AUF1 recognizes 8-oxo-guanosine embedded in DNA and stimulates APE1 endoribonuclease activity

Aims: The existence of modified rNMPs embedded in genomic DNA, as a consequence of oxidative stress conditions, including 8-oxo-guanosine and ribose monophosphate abasic site (rAP), has been recently highlighted by several works including ours. Although the activity of APE1, a key enzyme of the base excision repair pathway, in the repair of rAP sites results as efficient as the canonical deoxyribose monophosphate abasic sites (dAP), its incision repair activity on 8-oxo-guanosine is very weak. The aims of this work were to: i) identify proteins able to specifically bind 8-oxo-guanosine embedded in DNA and promote APE1 endoribonuclease on this lesion and ii) characterize the molecular and biological relevance of this interaction using human cancer cell lines. Results: By using an unbiased proteomic approach, we discovered that AUF1 actively recognizes 8-oxo-guanosine and stimulates the APE1 enzymatic activity on this DNA lesion.

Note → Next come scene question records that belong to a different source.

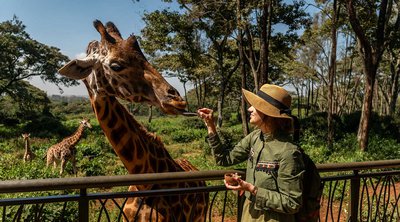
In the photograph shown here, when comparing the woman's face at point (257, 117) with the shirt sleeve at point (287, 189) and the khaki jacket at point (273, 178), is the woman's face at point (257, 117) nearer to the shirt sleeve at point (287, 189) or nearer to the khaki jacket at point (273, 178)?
→ the khaki jacket at point (273, 178)

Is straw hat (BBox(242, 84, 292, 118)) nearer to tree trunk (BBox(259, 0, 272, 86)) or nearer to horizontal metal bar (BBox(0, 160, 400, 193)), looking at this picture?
horizontal metal bar (BBox(0, 160, 400, 193))

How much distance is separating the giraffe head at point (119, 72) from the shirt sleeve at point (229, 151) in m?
0.50

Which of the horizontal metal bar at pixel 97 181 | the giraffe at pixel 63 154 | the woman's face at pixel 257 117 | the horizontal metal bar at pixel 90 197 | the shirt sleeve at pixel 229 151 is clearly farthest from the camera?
the giraffe at pixel 63 154

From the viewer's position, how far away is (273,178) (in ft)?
7.35

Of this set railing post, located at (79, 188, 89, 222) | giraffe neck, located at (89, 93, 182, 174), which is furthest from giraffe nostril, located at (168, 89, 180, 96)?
railing post, located at (79, 188, 89, 222)

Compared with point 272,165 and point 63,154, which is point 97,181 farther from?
point 63,154

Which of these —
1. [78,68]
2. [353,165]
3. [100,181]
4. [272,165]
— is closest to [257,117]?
[272,165]

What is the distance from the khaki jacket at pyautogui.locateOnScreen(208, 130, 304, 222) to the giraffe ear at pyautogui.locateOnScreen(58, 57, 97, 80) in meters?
1.42

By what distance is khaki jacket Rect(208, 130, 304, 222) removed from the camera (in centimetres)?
213

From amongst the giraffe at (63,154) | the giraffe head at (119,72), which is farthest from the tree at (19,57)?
the giraffe head at (119,72)

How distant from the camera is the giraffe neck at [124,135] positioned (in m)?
3.08

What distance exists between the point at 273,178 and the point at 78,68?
1708 mm

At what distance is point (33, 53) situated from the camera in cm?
2928

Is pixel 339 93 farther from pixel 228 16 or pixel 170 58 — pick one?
pixel 228 16
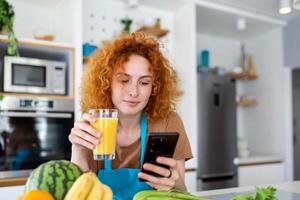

By using orthogonal approaches, we found that: i) the interaction between AUF1 and APE1 is modulated by H2O2-treatment; ii) depletion of APE1 and AUF1 causes the accumulation of single- and double- strand breaks; iii) both proteins are involved in modulating the formation of DNA:RNA hybrids. Innovation: These data establish unexpected functions of AUF1 in modulating genome stability, and improve our knowledge of APE1 biology with respect to 8-oxo-guanosine embedded in DNA. Conclusions: By showing a novel function of AUF1, our findings shed new light on the process of maintenance of genome stability in mammalian cells towards oxidative stress-related damages.